Hands-On With the Samsung Q1Ex
On the heels of Samsung's announcement that its new Q1Ex UMPC will be available for purchase this week in the U.S., we had the pleasure of pulling the ultra-mobile computer from its wrapping this morning.
Though Samsung is aiming the Q1Ex at vertical markets, such as government and healthcare, the first question that came to mind when unboxing the 1.5 pound device was: why buy the $750 Q1Ex-71 when you can get a similarly configured netbook, like the Samsung NC10, for $450 or less? The answer: mostly because of its smaller and uber portable form.

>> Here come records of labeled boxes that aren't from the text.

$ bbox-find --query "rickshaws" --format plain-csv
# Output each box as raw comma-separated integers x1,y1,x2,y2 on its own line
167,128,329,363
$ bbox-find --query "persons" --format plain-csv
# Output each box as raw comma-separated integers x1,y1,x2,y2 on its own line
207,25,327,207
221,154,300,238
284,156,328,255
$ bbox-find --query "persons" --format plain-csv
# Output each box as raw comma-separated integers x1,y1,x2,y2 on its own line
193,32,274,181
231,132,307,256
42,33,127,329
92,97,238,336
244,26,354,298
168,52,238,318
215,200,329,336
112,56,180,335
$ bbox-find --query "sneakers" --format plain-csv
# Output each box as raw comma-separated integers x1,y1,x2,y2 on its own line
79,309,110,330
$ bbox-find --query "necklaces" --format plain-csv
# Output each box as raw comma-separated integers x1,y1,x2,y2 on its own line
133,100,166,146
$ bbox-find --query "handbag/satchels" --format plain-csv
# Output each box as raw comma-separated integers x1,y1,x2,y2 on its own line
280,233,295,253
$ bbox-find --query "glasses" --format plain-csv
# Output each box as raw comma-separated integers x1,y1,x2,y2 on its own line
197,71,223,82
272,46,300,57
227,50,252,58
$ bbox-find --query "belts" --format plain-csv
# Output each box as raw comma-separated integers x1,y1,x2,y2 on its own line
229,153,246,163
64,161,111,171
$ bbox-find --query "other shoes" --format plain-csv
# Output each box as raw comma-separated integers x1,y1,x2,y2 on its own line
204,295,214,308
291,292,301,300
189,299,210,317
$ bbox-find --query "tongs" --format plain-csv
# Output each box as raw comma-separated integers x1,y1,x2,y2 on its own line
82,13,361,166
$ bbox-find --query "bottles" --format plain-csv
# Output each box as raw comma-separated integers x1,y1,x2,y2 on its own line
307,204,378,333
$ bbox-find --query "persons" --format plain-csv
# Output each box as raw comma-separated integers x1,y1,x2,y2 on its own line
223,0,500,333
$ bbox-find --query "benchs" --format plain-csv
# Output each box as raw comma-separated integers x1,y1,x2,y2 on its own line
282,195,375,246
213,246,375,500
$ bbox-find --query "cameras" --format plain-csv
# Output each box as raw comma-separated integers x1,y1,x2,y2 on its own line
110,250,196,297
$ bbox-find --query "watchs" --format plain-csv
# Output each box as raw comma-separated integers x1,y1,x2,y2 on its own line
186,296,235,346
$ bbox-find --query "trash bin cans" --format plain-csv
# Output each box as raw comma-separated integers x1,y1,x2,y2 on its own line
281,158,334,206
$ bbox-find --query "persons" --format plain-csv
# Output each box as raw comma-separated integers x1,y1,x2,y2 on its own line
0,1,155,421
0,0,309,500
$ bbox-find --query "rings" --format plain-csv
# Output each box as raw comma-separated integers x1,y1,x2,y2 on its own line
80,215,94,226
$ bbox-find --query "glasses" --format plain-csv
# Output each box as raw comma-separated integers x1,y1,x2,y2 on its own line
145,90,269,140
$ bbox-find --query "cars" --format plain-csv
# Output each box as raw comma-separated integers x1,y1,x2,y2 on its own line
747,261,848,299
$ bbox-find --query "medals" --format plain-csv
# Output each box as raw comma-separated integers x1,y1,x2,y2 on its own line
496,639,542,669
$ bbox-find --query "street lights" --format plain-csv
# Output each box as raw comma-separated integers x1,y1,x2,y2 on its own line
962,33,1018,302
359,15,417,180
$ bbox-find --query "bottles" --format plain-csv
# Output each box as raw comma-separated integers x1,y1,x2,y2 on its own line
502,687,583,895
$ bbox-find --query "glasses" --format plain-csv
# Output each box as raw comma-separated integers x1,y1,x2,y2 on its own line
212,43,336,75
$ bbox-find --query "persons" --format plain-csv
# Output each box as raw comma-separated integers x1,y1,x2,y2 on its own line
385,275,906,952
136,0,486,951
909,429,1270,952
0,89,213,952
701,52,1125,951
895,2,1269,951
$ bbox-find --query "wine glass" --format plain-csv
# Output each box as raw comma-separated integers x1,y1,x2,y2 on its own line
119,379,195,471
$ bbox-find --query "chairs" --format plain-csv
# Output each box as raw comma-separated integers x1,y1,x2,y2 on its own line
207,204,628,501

The 7-inch touch only device is half the size of a netbook and can then be snapped into a dock (sold separately) with a keyboard and touchpad.
We will be posting our full review of the Via Nano powered Samsung Q1Ex in the next few days, but check out our first impressions and a hands-on video below.
Compact Design, Dock Available
The 8.96 x 4.92 x .09 inch Samsung Q1Ex is extremely thin. While the device won't fit in a pocket, it can easily slide into a briefcase or shoulder bag. Two USB ports, a headphone, an SD card slot surround the system. Those needing a VGA or Ethernet port will have to invest in the $129 dock or "organizer," which makes turning the UMPC into a netbook a simple process. Folding out into a small docking station, the leather organizer contains a decent sized keyboard that looks and feels like that on the Samsung NC10. Below the keyboard is a narrow trackpad, that like the HP Mini 2140 and 1000, has its right and left mouse buttons straddling it. As soon as you pop the Q1Ex into the dock you can begin using the keyboard and mouse to navigate the screen.
Resistive, Touch Screen
Those that opt not to buy the dock and use the Q1Ex on-the-go will have to rely on the 1024x600 resolution 7-inch touch screen to navigate through the Windows XP Tablet Edition operating system. The resistive touch screen can recognize both pen and finger input, but we preferred to use the included stylus to maneuver through menus on the smaller screen. We kept making the wrong selections when using our finger tip. We also preferred to use the virtual keyboard rather than handwriting since we found ourselves having to press fairly hard to sketch out letters and didn't find the handwriting recognition to be accurate enough.
Via Nano Powered
Like with the NC20, Samsung went with a Via Nano U2500 CPU over the Intel Atom offering. The 1.2-GHz processor, 2GB of RAM and Windows XP operating system provided a smooth computing experience with applications opening quickly. While streaming video over Hulu.com played back without any hiccups, when we tried to play a 720p HD clip, it continuously paused. Stay tuned for our full review with benchmarks and battery life results.
As we said earlier the Samsung Q1Ex is a niche device for those that are looking for a highly mobile computer with a touch display. However, while its $749.99 price has come down from its predecessor's plus $1,200 tag, it is still hard to swallow for its limited capabilities. Nevertheless, those lusting after touch capability in a device larger than a phone but not as big as a netbook may find what they are looking for in the updated Q1Ex.